Chahndani, Tabernaemontana divaricata (TD, Family: Apocynaceae) in traditional medicine is

used to treat various diseases like ulceration, epilepsy, abdominal tumors, eye infections,

inflammation, mania, oedema, leprosy, diarrhea. It has also been used as anthelmintic,

aphrodisiac, antihypertensive, emmenogouge, purgative, remedy against poisons and tonic to the

brain, liver, and spleen vermicide, odontalgia, biliousness, paralysis, arthralgia, and melalgia and

blood disorders. TD also exhibited its application in the ailment called strangury, i.e., painful

discharge of urine as per traditional literature [15].

In the present study, we tested the diuretic activity of TD by evaluating the total urine

volume and urinary electrolyte excretion against Furosemide (10 mg/kg, p.o.) in rats.



Materials and methods

Plant material

The leaves of TD were collected in January 2010 from the Bhopal, Madhya Pradesh, India. The

plant was authenticated and identified by Dr. D. V. Amla, Deputy Director, National Botanical

Research Institute, Lucknow, Uttar Pradesh, India, and a voucher specimen no.

Tit/NBRI/CIF/141/2009 was deposited.

Preparation of extract

The leaves were dried in the shade, stored at 25ºC, powdered and passed through sieve no.40.

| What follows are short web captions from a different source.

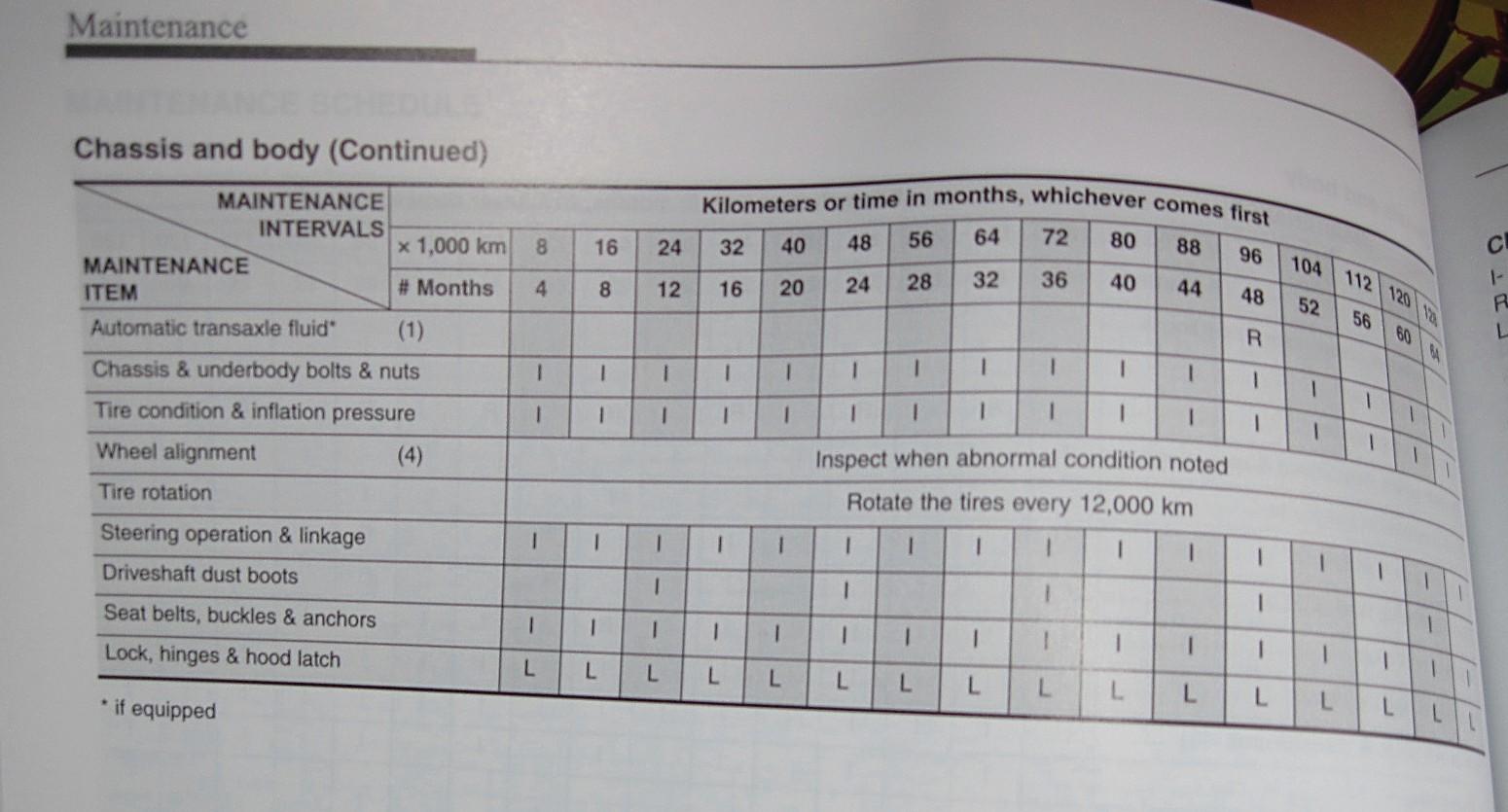hight resolution of  fuse box 2003 honda 2016 honda crv maintenance schedule car insurance info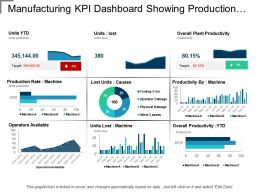 Manufacturing Kpi Dashboard Showing Production Rate And Lost Units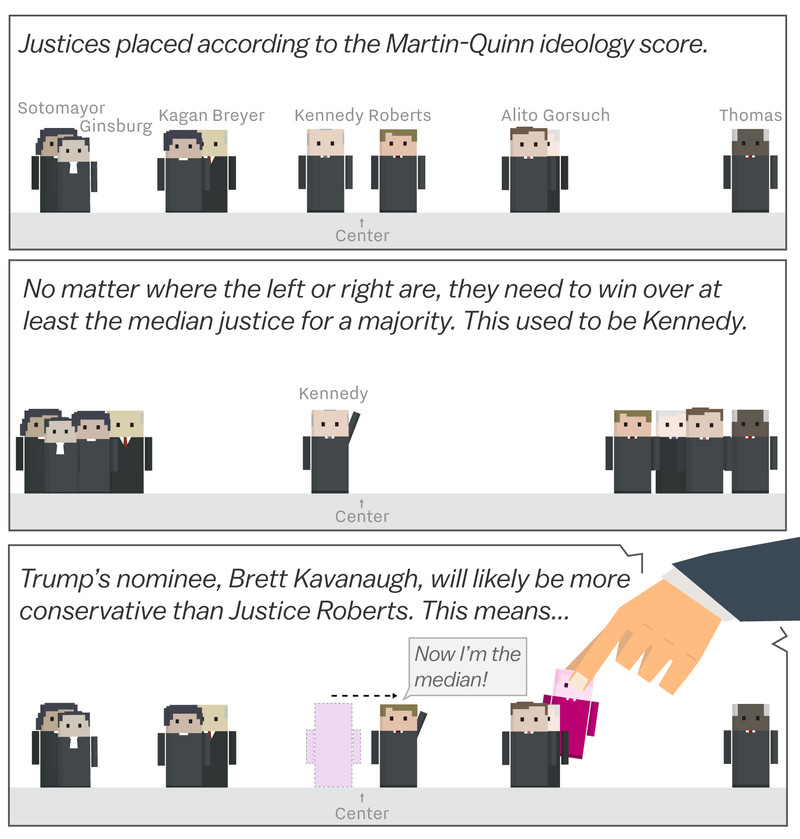 top Brett Kavanaugh and the Supreme Court's drastic shift to the right, cartoonsplained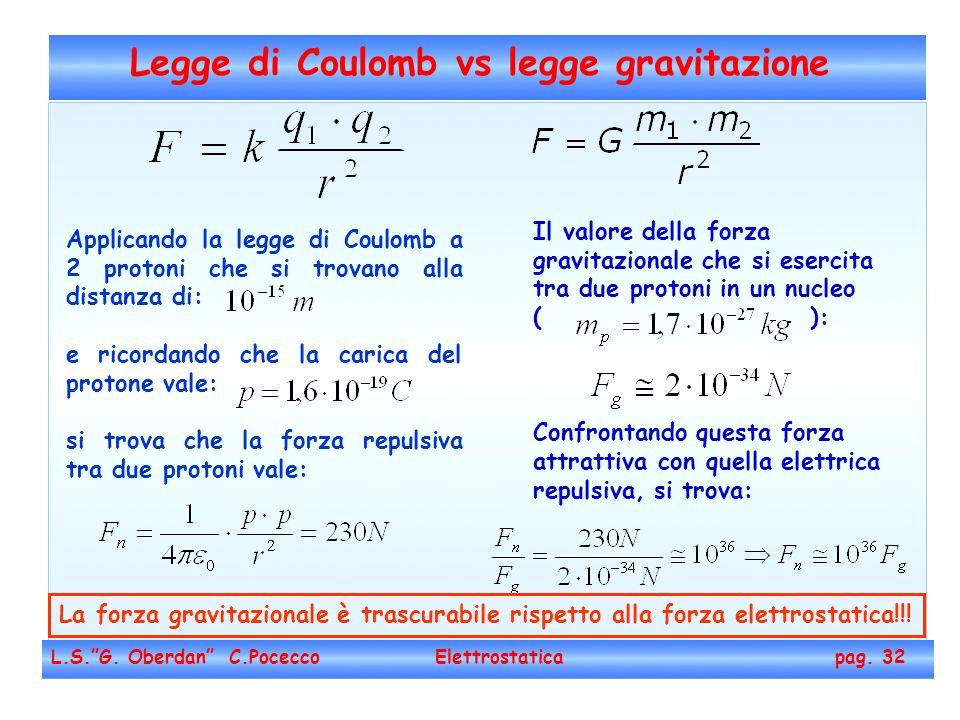 Legge di Coulomb vs legge gravitazione L.S.G. Oberdan C.Pocecco Elettrostatica pag. 32 Applicando la legge di Coulomb a 2 protoni che si trovano alla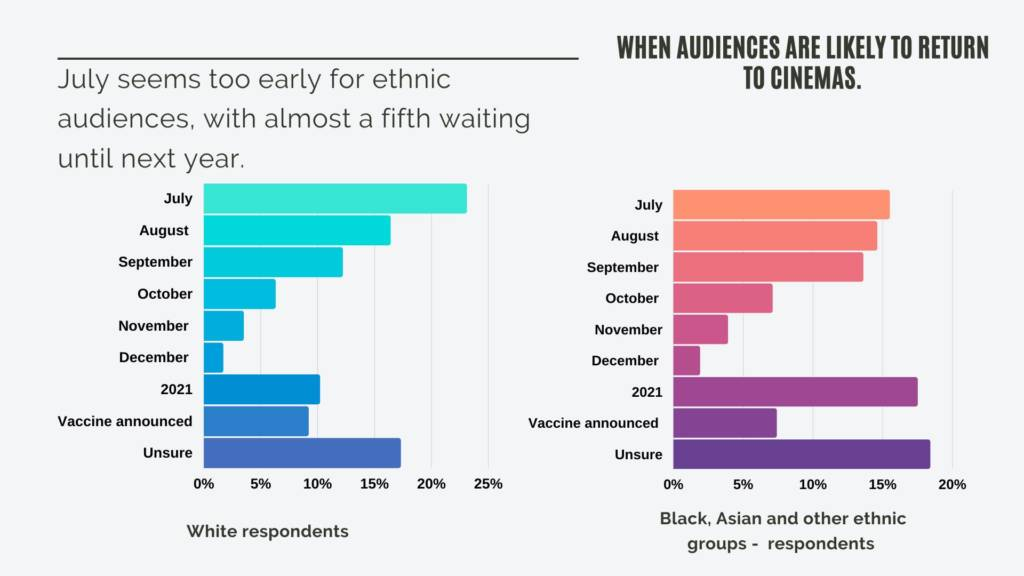 Infographic from We Are Parable audience survey showing results for when audiences are likely to return to cinemas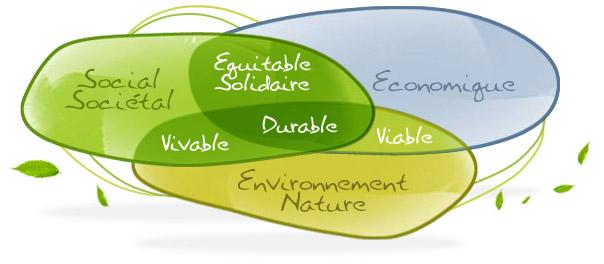 Chapitre 1 – Les enjeux du développement durable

The dried powdered leaves of TD (500g) were first defatted with Petroleum Ether (60- 80°C) and

later extracted with ethanol and distilled water separately by maceration for 5 days. After

completion of the extraction, the solvent was removed by distillation and concentrated in vaccuo

(40°C) to yield ethanolic and aqueous extract, respectively.

Preliminary phytochemical screening of TD

The preliminary phytochemical investigation was carried out with ethanolic and aqueous extracts

of leaves of TD for the qualitative identification of phytochemical constituents. Phytochemical

tests were carried out by standard methods [16-17].

Animals

Male Wistar rats weighing 150- 200 g were provided by the animal house. Animals were made

available with the standard animal feed and water supply ad libitum before the experiments. The

animal studies were approved by the Institutional Animal Ethics Committee (Reg. no.

831/bc/04/CPCSEA), New Delhi, India. For each experimental study rats were starved for 18 h

with access to water only.



Drugs and chemicals

Furosemide (Lasix, SANOFIAVENTIS), potassium chromate, silver nitrate, etc. were used in the

present study.

Acute toxicity study

An acute toxicity study was carried out for the extracts of TD following the Organization of

economic co-operation and development (OECD) guidelines [18]. The extract was dissolved in

distilled water in a dose of 2 g/kg body weight and orally administered to overnight-fasted,

healthy rats (n = 6). The animals were observed continuously for 24 h for mortality.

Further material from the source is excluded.